==== Text to read
Anyway see if my suggestions help.
 
greadey,

hash keys are allow to be bare words, even under the strict pragma.
so
Code:
use strict;
my %hash = ( title  => 'my title',
             author => 'me',
           );
$properties->{title};
are perfectly vaild syntax.

ironpawz,

can you post the exact error message you are getting? As Tom pointed out, are you sure you are entering that part of the if-statement?

jaa
 
justice41
Sorry I didn't read your message clearly enough so I tried again with your suggestion. I also tidied up the script a bit as it is causing other confusions I now have:

use strict;
use Win32::OLE;
use File::Spec;


my $PropertyReader = Win32::OLE->new('DSOleFile.PropertyReader', 'Quit');

my $directory = "c:\\temp\\test";

opendir(DNAME, $directory) || die "Unable to open the requested directory: $directory\n";

while( my $filename = readdir( DNAME ) ) {

next if ($filename eq '.' or $filename eq '..');

my $fullfilename = File::Spec->catdir($directory,$filename);
my $filenam3 = "somename";
my $properties = $PropertyReader->GetDocumentProperties($fullfilename)
|| die("Unable read file properties for '$fullfilename' ", Win32::OLE->LastError());

if ( !$properties->{title} || length($properties->{title}) == 0) # changed to only get empty title docs
{
print "File $filename --- Title not set setting to '$filenam3'\n";

$properties->SetProperty('title', $filenam3)|| die("Unable set 'Title' for '$filename' ", Win32::OLE->LastError());

print "title $properties->{title} ";
}
}

closedir(DNAME);

The output I get is this:

File New Microsoft Word Document.doc --- Title not set setting to 'somename'
Unable set 'Title' for 'New Microsoft Word Document.doc' Win32::OLE::0.0810 erro
r 0x80020006: "Unknown name"
in GetIDsOfNames "SetProperty" at C:\Test.pl line 25.

 
Tanderso
Win32::OLE and File::Spec. Both are installed we use em for lots of other things. My perl is very basic still but the main department create scripts for loads of things an I see them using both in scripts so they must be there.

>What exactly is SetProperty('Title', $filename)

Is suppose to set the title of a word document (open it and go properties to see title) to $filename (whatever.doc would have a title of whatever.doc).

!defined $properties->{title} I'm not following how will that set the property or is that suppose to clear the current title? sorry I'll get there (I'm mostly at that cut past modify read the book stage still).

>= 0 I have changed this back to ==. I was only trying to make it run against all docs including those with current titles. I had it as if 0 == 0 at one point <G>.

my $properties = $PropertyReader->GetDocumentProperties($fullfilename);
print &quot;\n&quot;;
print $properties;
print &quot;\n&quot;;

returns Win32::OLE=HASH(0x888818)

Thanks I'll check out the debug.
 
greadey
I'm not quite following all that.

I have an update from another thread
(message, please help simple script error in the general discussion I am ironpaw there). A great chap ran the script and it works fine. It might be my older perl version (5.00502). I am going to build a system on his spec (version 5.6.1 or later) and try again. Also his dsofile is an older one than mine so I'll build one all the same (only on 2000 verses 98 but I'll even go 98 if I have to).
========
==== Material
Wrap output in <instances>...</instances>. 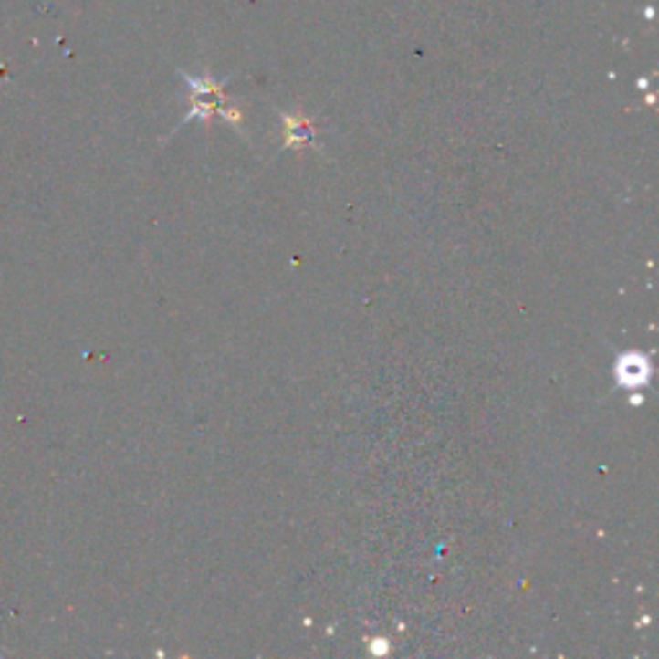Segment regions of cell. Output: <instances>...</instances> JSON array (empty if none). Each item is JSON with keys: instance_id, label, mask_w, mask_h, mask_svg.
I'll return each instance as SVG.
<instances>
[{"instance_id": "obj_2", "label": "cell", "mask_w": 659, "mask_h": 659, "mask_svg": "<svg viewBox=\"0 0 659 659\" xmlns=\"http://www.w3.org/2000/svg\"><path fill=\"white\" fill-rule=\"evenodd\" d=\"M287 131L288 142L291 144L307 142V140L312 137V127H309V121H304V119H287Z\"/></svg>"}, {"instance_id": "obj_1", "label": "cell", "mask_w": 659, "mask_h": 659, "mask_svg": "<svg viewBox=\"0 0 659 659\" xmlns=\"http://www.w3.org/2000/svg\"><path fill=\"white\" fill-rule=\"evenodd\" d=\"M616 379L629 389L644 387L649 382V363H646L644 356H639V353L621 356V361L616 363Z\"/></svg>"}]
</instances>
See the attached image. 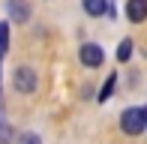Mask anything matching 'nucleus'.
<instances>
[{"mask_svg":"<svg viewBox=\"0 0 147 144\" xmlns=\"http://www.w3.org/2000/svg\"><path fill=\"white\" fill-rule=\"evenodd\" d=\"M120 129L126 135H141L147 129V108H126L120 114Z\"/></svg>","mask_w":147,"mask_h":144,"instance_id":"f257e3e1","label":"nucleus"},{"mask_svg":"<svg viewBox=\"0 0 147 144\" xmlns=\"http://www.w3.org/2000/svg\"><path fill=\"white\" fill-rule=\"evenodd\" d=\"M12 81H15L18 93H33V90H36V72H33L30 66H18Z\"/></svg>","mask_w":147,"mask_h":144,"instance_id":"f03ea898","label":"nucleus"},{"mask_svg":"<svg viewBox=\"0 0 147 144\" xmlns=\"http://www.w3.org/2000/svg\"><path fill=\"white\" fill-rule=\"evenodd\" d=\"M81 63L84 66H102V60H105V54H102V48L99 45H93V42H87V45H81Z\"/></svg>","mask_w":147,"mask_h":144,"instance_id":"7ed1b4c3","label":"nucleus"},{"mask_svg":"<svg viewBox=\"0 0 147 144\" xmlns=\"http://www.w3.org/2000/svg\"><path fill=\"white\" fill-rule=\"evenodd\" d=\"M126 18L129 21H144L147 18V0H126Z\"/></svg>","mask_w":147,"mask_h":144,"instance_id":"20e7f679","label":"nucleus"},{"mask_svg":"<svg viewBox=\"0 0 147 144\" xmlns=\"http://www.w3.org/2000/svg\"><path fill=\"white\" fill-rule=\"evenodd\" d=\"M105 9H108V0H84V12L93 15V18L105 15Z\"/></svg>","mask_w":147,"mask_h":144,"instance_id":"39448f33","label":"nucleus"},{"mask_svg":"<svg viewBox=\"0 0 147 144\" xmlns=\"http://www.w3.org/2000/svg\"><path fill=\"white\" fill-rule=\"evenodd\" d=\"M132 57V39H123V42L117 45V60L123 63V60H129Z\"/></svg>","mask_w":147,"mask_h":144,"instance_id":"423d86ee","label":"nucleus"},{"mask_svg":"<svg viewBox=\"0 0 147 144\" xmlns=\"http://www.w3.org/2000/svg\"><path fill=\"white\" fill-rule=\"evenodd\" d=\"M12 12H15L18 21H27V15H30V9L24 6V0H12Z\"/></svg>","mask_w":147,"mask_h":144,"instance_id":"0eeeda50","label":"nucleus"},{"mask_svg":"<svg viewBox=\"0 0 147 144\" xmlns=\"http://www.w3.org/2000/svg\"><path fill=\"white\" fill-rule=\"evenodd\" d=\"M114 84H117V75H108V81H105V84H102V90H99V102H105V99L111 96Z\"/></svg>","mask_w":147,"mask_h":144,"instance_id":"6e6552de","label":"nucleus"},{"mask_svg":"<svg viewBox=\"0 0 147 144\" xmlns=\"http://www.w3.org/2000/svg\"><path fill=\"white\" fill-rule=\"evenodd\" d=\"M6 48H9V24H0V60H3Z\"/></svg>","mask_w":147,"mask_h":144,"instance_id":"1a4fd4ad","label":"nucleus"},{"mask_svg":"<svg viewBox=\"0 0 147 144\" xmlns=\"http://www.w3.org/2000/svg\"><path fill=\"white\" fill-rule=\"evenodd\" d=\"M15 144H42V141H39L36 132H21V135L15 138Z\"/></svg>","mask_w":147,"mask_h":144,"instance_id":"9d476101","label":"nucleus"},{"mask_svg":"<svg viewBox=\"0 0 147 144\" xmlns=\"http://www.w3.org/2000/svg\"><path fill=\"white\" fill-rule=\"evenodd\" d=\"M0 144H12V129L6 123H0Z\"/></svg>","mask_w":147,"mask_h":144,"instance_id":"9b49d317","label":"nucleus"}]
</instances>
========
Directive A: In the Perl forum thread, which Perl version does the poster suspect may be causing the problem?
Directive B: Transcribe everything in the Perl forum thread from "Is suppose to" down to "one point <G>.".

Final result A: 5.00502

Final result B:
Is suppose to set the title of a word document (open it and go properties to see title) to $filename (whatever.doc would have a title of whatever.doc).

!defined $properties->{title} I'm not following how will that set the property or is that suppose to clear the current title? sorry I'll get there (I'm mostly at that cut past modify read the book stage still).

>= 0 I have changed this back to ==. I was only trying to make it run against all docs including those with current titles. I had it as if 0 == 0 at one point <G>.